Dr. Murray Straus spent the better part of his life trying to understand the negative effects of physical punishment on the psyche of a child. He wrote many books on the subject, detailing the harmful effects of spanking and how it can affect a child’s adult life. A newer study sustained by the University of New Hampshire explored the link between spanking and IQ.
Spanking And IQ
Straus, along with Mallie Paschall, a senior research expert at the Pacific Institute for Research and Evaluation, conducted the study. The two scientists studied samples of 806 children ages 2-4 and 704 children ages 5-9. Four years later, they retested both groups. They found that the IQ’s of children 2-4 who were not spanked ranked five points higher compared to those in the same age group who were spanked. Children 5-9 years old who were not hit scored 2.8 points higher in IQ four years later, compared to those in the same age group who were hit.
The duo presented the results at the International Conference on Violence, Abuse and Trauma in 2009. Straus explained, “How often parents spanked made a difference. The more spanking the slower the development of the child’s mental ability. But even small amounts of spanking made a difference.”
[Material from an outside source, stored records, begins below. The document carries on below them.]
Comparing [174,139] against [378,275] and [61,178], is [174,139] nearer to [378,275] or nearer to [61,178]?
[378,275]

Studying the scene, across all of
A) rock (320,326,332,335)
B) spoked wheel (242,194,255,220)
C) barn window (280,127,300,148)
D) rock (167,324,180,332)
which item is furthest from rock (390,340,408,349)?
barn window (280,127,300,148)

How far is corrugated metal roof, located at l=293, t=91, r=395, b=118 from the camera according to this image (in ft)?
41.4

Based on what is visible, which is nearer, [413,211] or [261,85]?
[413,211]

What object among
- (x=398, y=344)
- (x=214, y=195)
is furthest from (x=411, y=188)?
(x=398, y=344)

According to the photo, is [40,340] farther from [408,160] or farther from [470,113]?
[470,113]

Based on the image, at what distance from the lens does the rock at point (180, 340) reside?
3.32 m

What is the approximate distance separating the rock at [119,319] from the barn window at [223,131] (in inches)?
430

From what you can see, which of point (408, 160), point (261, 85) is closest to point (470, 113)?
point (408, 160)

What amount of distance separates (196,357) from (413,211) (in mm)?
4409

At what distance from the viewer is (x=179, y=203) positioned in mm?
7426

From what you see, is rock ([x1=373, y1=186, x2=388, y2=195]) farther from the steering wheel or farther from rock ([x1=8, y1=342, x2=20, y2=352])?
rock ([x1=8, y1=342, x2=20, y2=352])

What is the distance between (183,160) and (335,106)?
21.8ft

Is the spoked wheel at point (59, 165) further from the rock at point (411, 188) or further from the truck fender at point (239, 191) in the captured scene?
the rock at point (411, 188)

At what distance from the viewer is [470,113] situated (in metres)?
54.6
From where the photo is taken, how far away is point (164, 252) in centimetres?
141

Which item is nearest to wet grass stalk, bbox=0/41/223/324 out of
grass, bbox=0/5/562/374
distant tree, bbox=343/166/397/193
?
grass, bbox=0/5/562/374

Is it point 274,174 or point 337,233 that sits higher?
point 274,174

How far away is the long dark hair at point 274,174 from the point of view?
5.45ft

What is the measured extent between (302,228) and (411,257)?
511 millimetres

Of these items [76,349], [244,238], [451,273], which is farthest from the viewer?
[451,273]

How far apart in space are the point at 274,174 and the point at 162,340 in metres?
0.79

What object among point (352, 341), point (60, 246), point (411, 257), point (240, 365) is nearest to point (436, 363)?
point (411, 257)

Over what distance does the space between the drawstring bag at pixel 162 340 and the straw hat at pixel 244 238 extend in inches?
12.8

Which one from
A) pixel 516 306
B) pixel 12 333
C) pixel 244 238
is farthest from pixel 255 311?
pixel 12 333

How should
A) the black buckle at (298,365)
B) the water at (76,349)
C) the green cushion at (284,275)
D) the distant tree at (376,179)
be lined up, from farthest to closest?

He added, “All parents want smart children. This study shows that avoiding spanking and correcting misbehaviour in other ways can help that happen.”
Straus and his team also collected data on corporal punishment in 32 nations among 17,404 university students who experienced spanking as youngsters. They found lower national average IQ levels in nations where spanking was more common.
As for an explanation for the relationship between corporal punishment and lower IQ, researchers explained that corporal punishment can become a chronic stress or for young children, especially those who experience it three or more times a week.
Researchers found that the stress of corporal punishment can lead to post-traumatic stress symptoms, such as being afraid that something bad will happen and being easily startled, symptoms that are associated with lower IQ.